---------- Working data ----------
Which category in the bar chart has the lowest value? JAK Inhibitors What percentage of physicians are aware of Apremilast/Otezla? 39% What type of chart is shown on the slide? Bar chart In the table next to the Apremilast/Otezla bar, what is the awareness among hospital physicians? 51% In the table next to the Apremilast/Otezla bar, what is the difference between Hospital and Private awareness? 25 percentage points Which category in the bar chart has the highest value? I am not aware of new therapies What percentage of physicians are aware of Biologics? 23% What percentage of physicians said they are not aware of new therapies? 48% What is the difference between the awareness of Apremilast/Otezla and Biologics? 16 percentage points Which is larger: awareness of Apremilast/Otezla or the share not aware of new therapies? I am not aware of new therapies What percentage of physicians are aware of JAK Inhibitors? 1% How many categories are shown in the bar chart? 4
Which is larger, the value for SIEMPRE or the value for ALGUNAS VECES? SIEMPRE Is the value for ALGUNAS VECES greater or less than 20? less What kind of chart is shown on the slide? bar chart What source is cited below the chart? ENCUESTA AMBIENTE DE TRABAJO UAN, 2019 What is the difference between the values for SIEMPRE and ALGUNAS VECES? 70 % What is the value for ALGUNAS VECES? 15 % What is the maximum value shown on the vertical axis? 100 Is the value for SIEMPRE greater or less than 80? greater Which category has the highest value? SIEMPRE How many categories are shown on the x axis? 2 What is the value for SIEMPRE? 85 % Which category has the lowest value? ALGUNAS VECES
----------
---------- Working data ----------
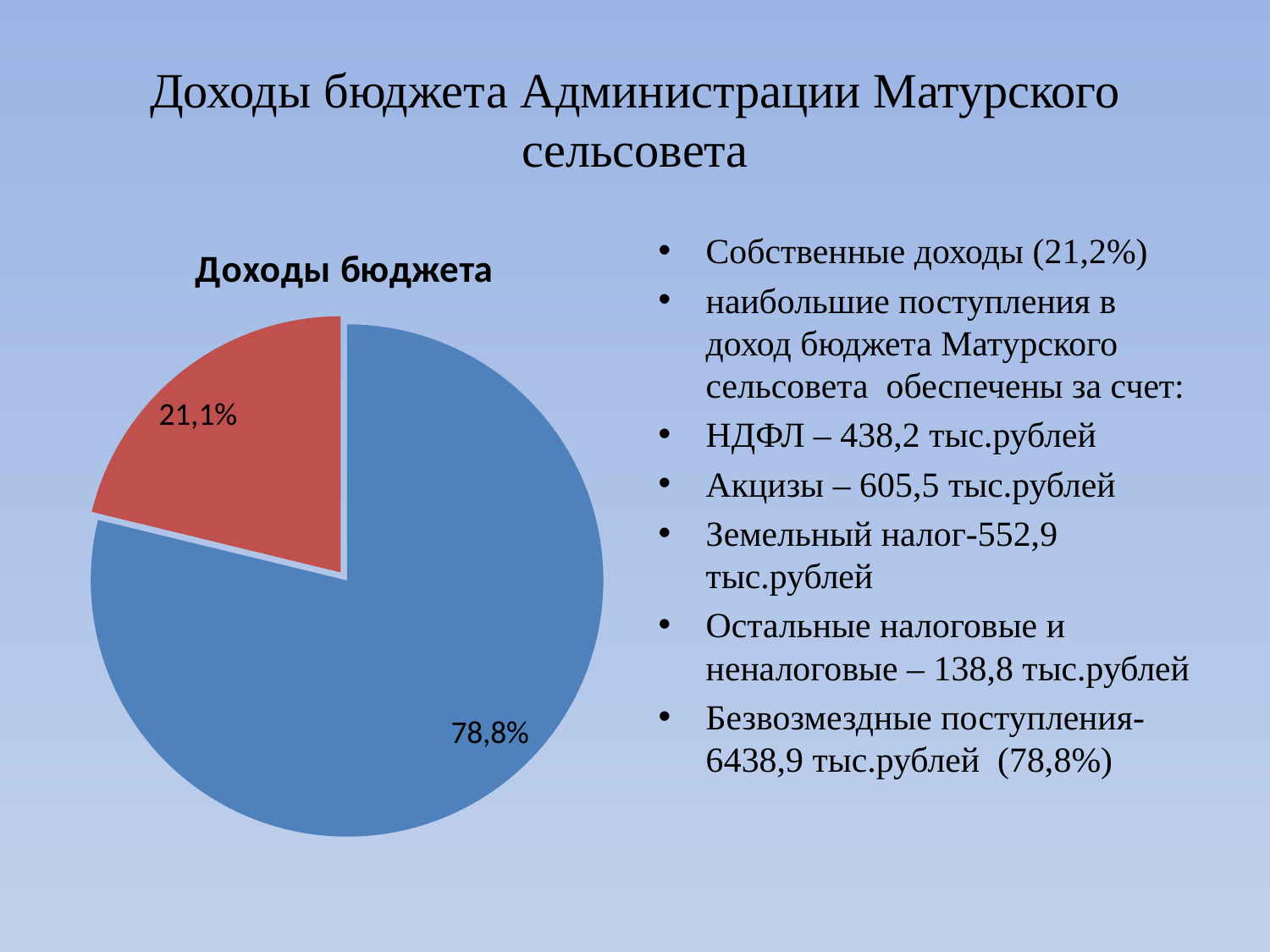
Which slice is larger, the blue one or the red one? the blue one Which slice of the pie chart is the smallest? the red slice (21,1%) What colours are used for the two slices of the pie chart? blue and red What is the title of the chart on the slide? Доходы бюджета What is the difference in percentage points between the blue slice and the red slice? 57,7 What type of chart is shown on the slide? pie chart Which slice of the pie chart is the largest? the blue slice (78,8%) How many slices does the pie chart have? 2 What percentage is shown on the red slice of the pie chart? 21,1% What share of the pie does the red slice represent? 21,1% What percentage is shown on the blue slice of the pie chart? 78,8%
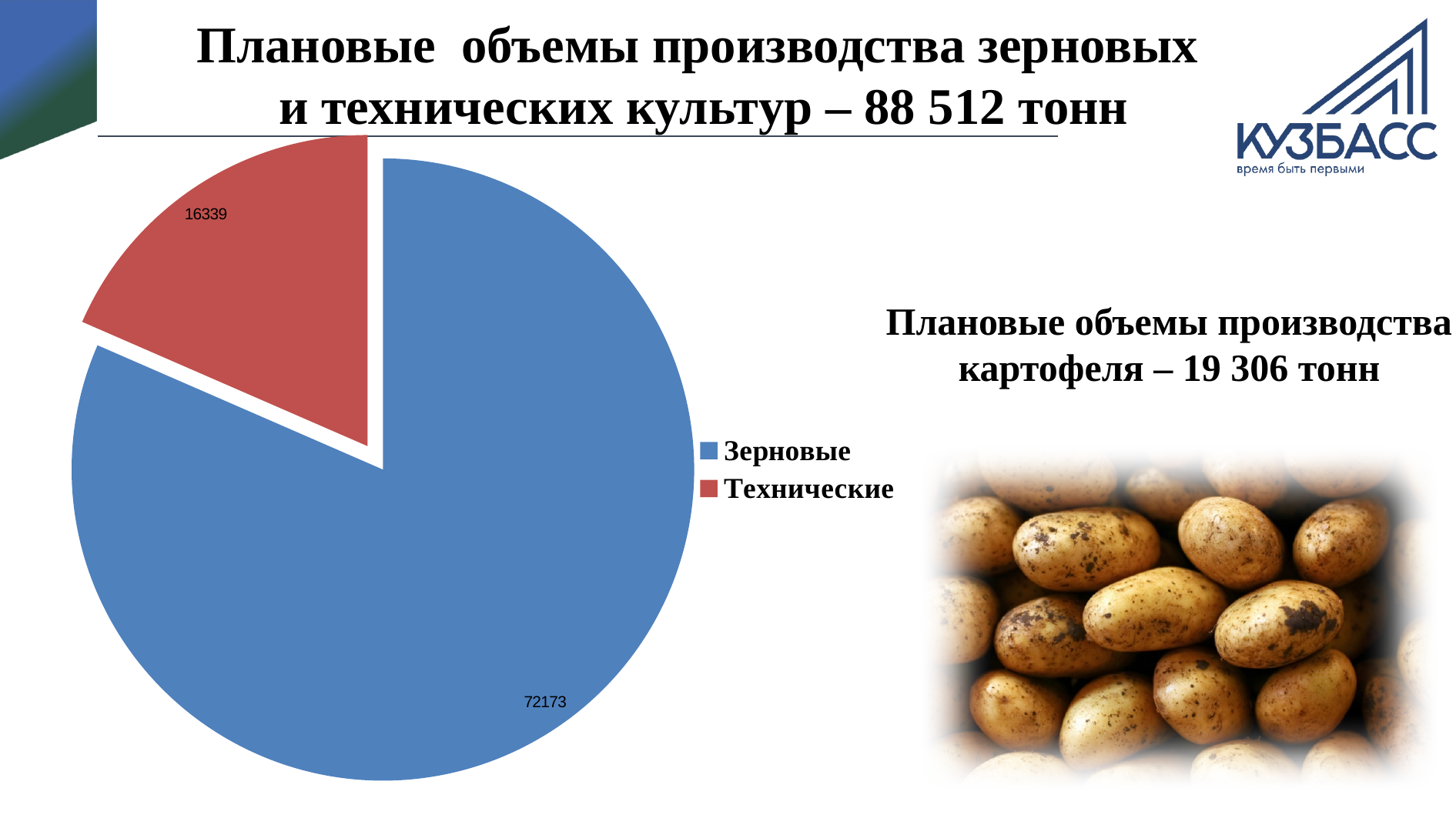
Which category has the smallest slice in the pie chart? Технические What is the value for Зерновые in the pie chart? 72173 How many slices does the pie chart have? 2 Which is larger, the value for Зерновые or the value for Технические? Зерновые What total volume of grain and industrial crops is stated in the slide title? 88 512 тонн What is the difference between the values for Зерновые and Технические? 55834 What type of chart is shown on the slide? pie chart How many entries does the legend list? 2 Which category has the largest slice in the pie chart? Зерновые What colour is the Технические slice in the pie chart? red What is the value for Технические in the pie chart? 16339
----------
---------- Working data ----------
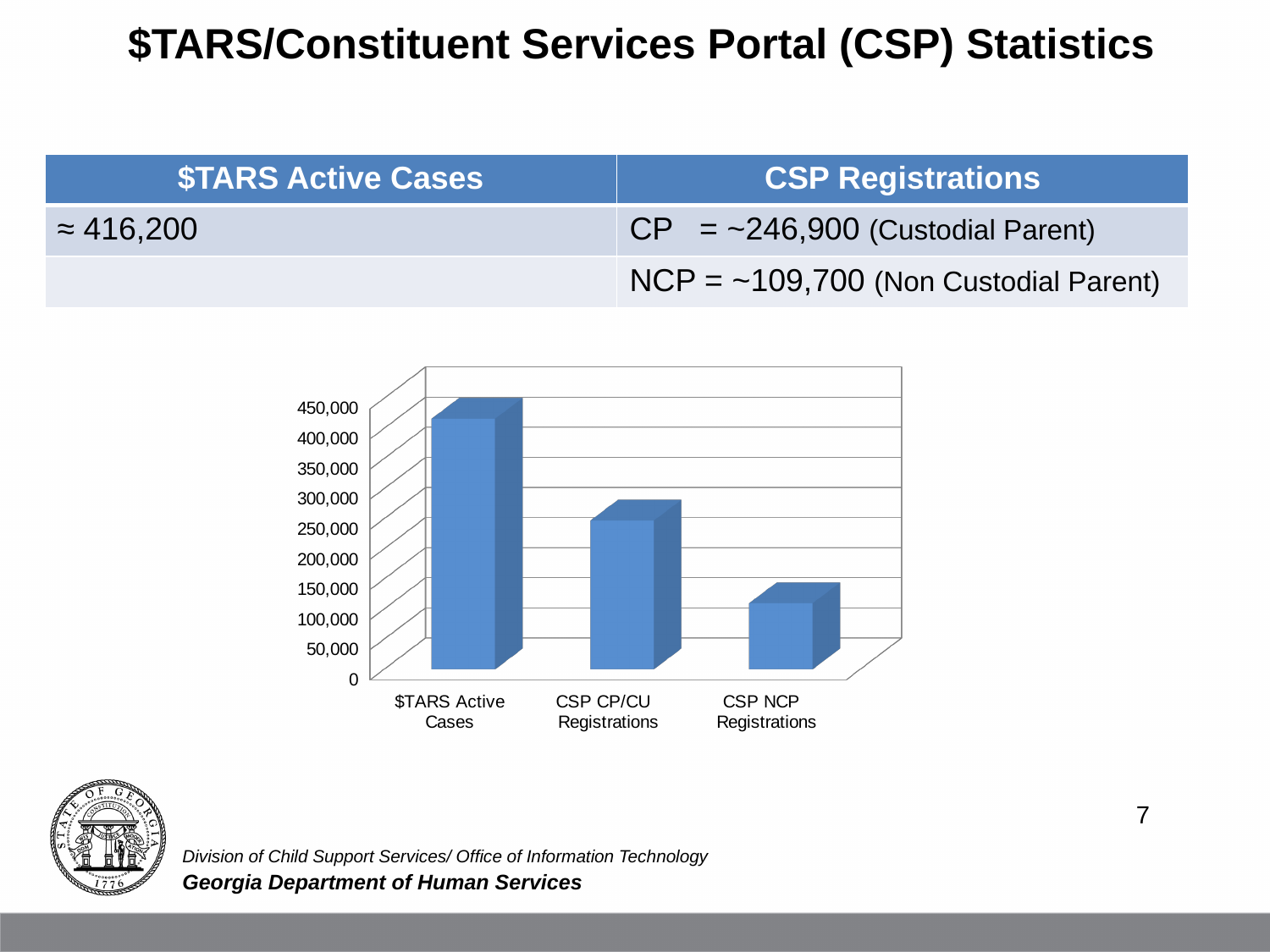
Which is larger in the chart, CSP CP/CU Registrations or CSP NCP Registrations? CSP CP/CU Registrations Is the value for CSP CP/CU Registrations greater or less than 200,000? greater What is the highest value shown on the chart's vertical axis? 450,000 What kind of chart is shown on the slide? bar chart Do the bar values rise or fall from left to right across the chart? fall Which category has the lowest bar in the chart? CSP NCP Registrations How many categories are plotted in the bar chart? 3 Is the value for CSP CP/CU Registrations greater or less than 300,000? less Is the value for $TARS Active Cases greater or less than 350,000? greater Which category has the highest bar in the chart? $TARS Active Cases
----------
_What is expected_. Count the lines in the records above that contain the word "fall", and give only that number.

_Task response_. 1